3. Insufficient staff competencies. Considering that the ED often is the first stop for patients experiencing a behavioral health crisis, it is imperative that the staff treating them know how to manage patients’ behaviors and symptoms in a safe, therapeutic manner.
Risk management strategies include the following:
- Provide education/training in assessment, de-escalation, and nonviolent management of aggressive behaviors. Minimally, the staff that should be trained include security personnel, ED nursing staff, behavioral health staff, and nurse supervisors.
- Ensure that all staff involved in restraint and seclusion procedures have firm knowledge of the federal guidelines surrounding the use of these restrictive interventions.

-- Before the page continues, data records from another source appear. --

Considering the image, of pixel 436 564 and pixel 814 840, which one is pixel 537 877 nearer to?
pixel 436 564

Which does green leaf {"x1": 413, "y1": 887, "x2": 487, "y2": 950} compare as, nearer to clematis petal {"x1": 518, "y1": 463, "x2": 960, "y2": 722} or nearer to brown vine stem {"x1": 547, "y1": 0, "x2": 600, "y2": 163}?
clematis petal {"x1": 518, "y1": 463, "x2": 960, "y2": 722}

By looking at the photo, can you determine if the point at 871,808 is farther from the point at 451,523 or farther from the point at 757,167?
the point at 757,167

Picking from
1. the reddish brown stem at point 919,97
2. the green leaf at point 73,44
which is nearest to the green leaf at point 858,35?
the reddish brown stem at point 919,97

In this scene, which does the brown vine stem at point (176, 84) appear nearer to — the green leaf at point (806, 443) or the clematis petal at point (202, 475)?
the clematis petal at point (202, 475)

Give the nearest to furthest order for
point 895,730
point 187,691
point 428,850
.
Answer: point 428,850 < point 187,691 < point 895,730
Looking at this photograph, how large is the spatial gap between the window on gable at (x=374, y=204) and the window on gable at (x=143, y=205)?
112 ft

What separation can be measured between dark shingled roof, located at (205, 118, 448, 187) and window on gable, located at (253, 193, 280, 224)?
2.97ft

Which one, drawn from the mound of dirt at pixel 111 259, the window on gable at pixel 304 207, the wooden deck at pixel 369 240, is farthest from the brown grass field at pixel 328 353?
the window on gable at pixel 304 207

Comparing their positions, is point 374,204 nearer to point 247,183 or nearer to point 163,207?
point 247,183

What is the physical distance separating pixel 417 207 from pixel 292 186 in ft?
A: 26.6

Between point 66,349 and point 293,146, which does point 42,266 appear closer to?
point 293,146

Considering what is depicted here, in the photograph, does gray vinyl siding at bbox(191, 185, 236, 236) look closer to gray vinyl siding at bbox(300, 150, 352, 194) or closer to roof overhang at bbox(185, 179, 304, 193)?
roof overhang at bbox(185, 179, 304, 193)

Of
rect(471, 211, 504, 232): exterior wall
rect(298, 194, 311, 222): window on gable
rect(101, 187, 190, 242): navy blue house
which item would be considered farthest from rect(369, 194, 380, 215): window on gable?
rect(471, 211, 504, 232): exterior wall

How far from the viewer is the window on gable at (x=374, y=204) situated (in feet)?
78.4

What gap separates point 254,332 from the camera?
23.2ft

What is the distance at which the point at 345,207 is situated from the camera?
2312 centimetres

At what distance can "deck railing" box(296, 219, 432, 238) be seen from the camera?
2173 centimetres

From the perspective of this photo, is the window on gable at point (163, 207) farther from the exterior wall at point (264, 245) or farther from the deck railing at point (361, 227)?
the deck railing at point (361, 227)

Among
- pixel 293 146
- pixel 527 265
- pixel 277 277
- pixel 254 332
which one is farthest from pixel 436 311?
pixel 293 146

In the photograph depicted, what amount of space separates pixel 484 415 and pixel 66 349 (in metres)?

- Provide adequate behavioral health professional support to allow for timely and comprehensive assessment. Crisis counselors, social workers, or advanced practice nurses are invaluable to assist in assessment and discharge planning. Psychiatrist consultation also should be available for evaluation if necessary.
- Hire trained behavioral health technicians to provide routine monitoring and management of behavioral patients in the ED or on units where there is a significant number of patients at any time. These staff members can be cross-trained to function as ED technicians or assistants should the volume of behavioral health patients diminish.
- Provide patient companions, or “sitters,” that function as observers. These staff should have documented competencies to perform this role. The use of safety companions is widespread in acute care settings. While it is considered to be the highest level of monitoring for an at-risk behavioral patient, there is no evidence to suggest that they prevent adverse events.
- Telepsychiatry can be useful in providing timely assessment and disposition of patients. Currently, there are barriers that exist for the widespread use of telepsychiatry, including reimbursement, clinician licensing, and credentialing.
Safer care is possible for behavioral health patients in the ED. While there are many additional risk mitigation strategies that have proved to be beneficial, an organizational focus on these three high-risk areas in the management of this population can greatly assist in reducing organizational risk and improving patient safety.
REFERENCES
- Healthcare Cost and Utilization Project. Overview of the Nationwide Emergency Department Sample (NEDS). Agency for Healthcare Research and Quality. Available at: http://bit.ly/2rn6Nuo.
- Jayaram G, Herzog A. SAFE-MD: Practical Applications and Approaches to Safe Psychiatric Practice. Committee on Patient Safety, June 2008.
- Substance Abuse and Mental Health Services Administration. SAFE-T: Suicide Assessment Five-step Evaluation and Triage. Available at: http://bit.ly/2thjenN.
- The Joint Commission. Sentinel Event Alert 56: Detecting and treating suicide ideation in all settings. Available at: http://bit.ly/2sjz6sH.
- Hunt J, Sine D. Design Guide for the Built Environment of Behavioral Health Facilities, 7.2 edition, March 2017. Available at: http://bit.ly/2rWtxjd.
Caring for behavioral health patients often affects timely throughput of all patients in the ED and they present many other risks in the emergency care setting. The future of rapid improvement in access to appropriate treatment settings and care providers is uncertain.